== EXTRACT ==
[Begin]
This set of Class 12 Maths Chapter 3 Multiple Choice Questions & Answers (MCQs) focuses on “Symmetric and Skew Symmetric Matrices”.
1. The matrix A=\(\begin{bmatrix}1&2\\2&1\end{bmatrix}\) is a ____________
a) symmetric matrix
b) skew-symmetric matrix
c) null matrix
d) diagonal matrix
View Answer
Explanation: Given that, A=\(\begin{bmatrix}1&2\\2&1\end{bmatrix}\)
⇒ A’=\(\begin{bmatrix}1&2\\2&1\end{bmatrix}\)
i.e.A=A’. Hence, it is a symmetric matrix.
2. Which of the following conditions holds true for a symmetric matrix?
a) A=-A’
b) A=A’
c) A=IA
d) A=|A|
View Answer
Explanation: A matrix is A said to be a symmetric matrix if it is equal to its transpose i.e. A=A’.
3. Which of the following conditions holds true for a skew-symmetric matrix?
[End]
== PARTS OF THE EXERCISE ==
1) How would you put this sentence from the matrix quiz into Spanish: "Which of the following conditions holds true for a symmetric matrix?"
2) Can you rewrite the part of the matrix quiz that begins at the words "1. The matrix" and stops after "a symmetric matrix?", substituting "zero matrix" for "null matrix"?

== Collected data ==
[Begin]
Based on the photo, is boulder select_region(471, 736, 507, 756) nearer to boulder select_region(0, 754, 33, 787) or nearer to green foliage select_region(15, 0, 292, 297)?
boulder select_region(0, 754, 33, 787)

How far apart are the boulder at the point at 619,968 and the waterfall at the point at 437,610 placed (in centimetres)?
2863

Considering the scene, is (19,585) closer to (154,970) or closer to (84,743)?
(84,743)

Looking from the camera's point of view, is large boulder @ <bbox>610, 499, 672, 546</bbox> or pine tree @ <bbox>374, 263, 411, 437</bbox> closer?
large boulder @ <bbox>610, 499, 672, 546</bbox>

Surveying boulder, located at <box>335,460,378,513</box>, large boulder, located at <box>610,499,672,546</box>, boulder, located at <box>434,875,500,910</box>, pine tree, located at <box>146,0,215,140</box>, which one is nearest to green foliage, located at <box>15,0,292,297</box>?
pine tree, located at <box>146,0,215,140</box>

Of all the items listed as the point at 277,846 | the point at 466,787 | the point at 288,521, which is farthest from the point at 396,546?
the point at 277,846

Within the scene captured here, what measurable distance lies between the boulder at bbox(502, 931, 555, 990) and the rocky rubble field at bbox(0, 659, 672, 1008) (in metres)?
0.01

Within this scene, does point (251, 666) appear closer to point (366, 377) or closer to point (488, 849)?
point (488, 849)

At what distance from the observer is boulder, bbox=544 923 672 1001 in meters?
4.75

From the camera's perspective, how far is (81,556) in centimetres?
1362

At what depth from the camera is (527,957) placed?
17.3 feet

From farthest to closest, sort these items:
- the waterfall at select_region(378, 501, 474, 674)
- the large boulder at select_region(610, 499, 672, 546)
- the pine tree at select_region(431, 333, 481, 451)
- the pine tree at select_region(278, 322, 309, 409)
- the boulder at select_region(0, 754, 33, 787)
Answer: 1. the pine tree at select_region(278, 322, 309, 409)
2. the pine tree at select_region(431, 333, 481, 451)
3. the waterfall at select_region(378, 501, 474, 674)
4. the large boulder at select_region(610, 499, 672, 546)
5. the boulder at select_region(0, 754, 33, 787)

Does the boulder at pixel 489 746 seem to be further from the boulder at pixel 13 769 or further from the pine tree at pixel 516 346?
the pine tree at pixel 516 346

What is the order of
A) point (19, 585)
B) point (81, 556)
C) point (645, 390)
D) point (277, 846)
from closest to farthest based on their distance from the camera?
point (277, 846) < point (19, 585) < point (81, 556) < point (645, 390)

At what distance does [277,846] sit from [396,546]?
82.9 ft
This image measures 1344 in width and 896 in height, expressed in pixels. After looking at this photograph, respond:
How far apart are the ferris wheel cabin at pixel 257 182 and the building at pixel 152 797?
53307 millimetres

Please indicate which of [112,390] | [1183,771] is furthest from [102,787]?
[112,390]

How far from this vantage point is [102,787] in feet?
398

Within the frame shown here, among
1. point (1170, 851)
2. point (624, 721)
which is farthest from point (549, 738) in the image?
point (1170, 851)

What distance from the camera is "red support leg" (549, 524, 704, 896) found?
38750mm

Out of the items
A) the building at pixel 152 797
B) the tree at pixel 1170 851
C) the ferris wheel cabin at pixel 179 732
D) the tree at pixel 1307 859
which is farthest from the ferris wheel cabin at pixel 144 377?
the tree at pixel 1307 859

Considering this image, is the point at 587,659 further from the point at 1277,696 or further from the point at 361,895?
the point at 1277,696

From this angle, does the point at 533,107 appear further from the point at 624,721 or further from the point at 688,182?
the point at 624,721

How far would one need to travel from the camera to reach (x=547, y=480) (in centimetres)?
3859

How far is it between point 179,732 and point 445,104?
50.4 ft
[End]
== RESPONSE LIST ==
1) ¿Cuál de las siguientes condiciones se cumple para una matriz simétrica?

2)
1. The matrix A=\(\begin{bmatrix}1&2\\2&1\end{bmatrix}\) is a ____________
a) symmetric matrix
b) skew-symmetric matrix
c) zero matrix
d) diagonal matrix
View Answer
Explanation: Given that, A=\(\begin{bmatrix}1&2\\2&1\end{bmatrix}\)
⇒ A’=\(\begin{bmatrix}1&2\\2&1\end{bmatrix}\)
i.e.A=A’. Hence, it is a symmetric matrix.
2. Which of the following conditions holds true for a symmetric matrix?